WORK TO BE COMPLETED =
Your answer should be one number: the count of lines in the data below that include "Building".

★ ★ ★ ★

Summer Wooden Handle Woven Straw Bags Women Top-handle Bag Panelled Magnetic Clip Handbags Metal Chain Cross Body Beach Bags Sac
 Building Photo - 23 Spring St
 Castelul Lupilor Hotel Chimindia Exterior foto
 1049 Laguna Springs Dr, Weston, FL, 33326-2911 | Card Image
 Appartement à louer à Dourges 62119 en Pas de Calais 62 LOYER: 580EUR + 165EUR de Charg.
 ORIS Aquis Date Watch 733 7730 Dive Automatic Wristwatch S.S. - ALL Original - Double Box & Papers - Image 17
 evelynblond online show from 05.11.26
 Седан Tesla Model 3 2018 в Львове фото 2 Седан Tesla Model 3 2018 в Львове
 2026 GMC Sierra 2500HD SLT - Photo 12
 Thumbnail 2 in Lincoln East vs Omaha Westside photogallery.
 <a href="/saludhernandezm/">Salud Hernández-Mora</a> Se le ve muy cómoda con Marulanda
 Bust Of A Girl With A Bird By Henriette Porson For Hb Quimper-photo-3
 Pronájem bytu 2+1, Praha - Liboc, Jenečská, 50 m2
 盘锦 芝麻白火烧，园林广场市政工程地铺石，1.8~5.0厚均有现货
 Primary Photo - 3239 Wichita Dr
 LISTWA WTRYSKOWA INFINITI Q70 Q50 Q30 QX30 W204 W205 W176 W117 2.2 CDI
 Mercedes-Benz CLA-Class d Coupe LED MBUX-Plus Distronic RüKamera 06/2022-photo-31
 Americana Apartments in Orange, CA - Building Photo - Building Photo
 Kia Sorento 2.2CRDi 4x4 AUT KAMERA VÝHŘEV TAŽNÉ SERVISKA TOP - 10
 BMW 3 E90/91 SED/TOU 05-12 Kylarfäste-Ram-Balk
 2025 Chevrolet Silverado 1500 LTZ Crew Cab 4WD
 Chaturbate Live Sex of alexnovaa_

★ ★ ★ ★

ANSWER SECTION =
2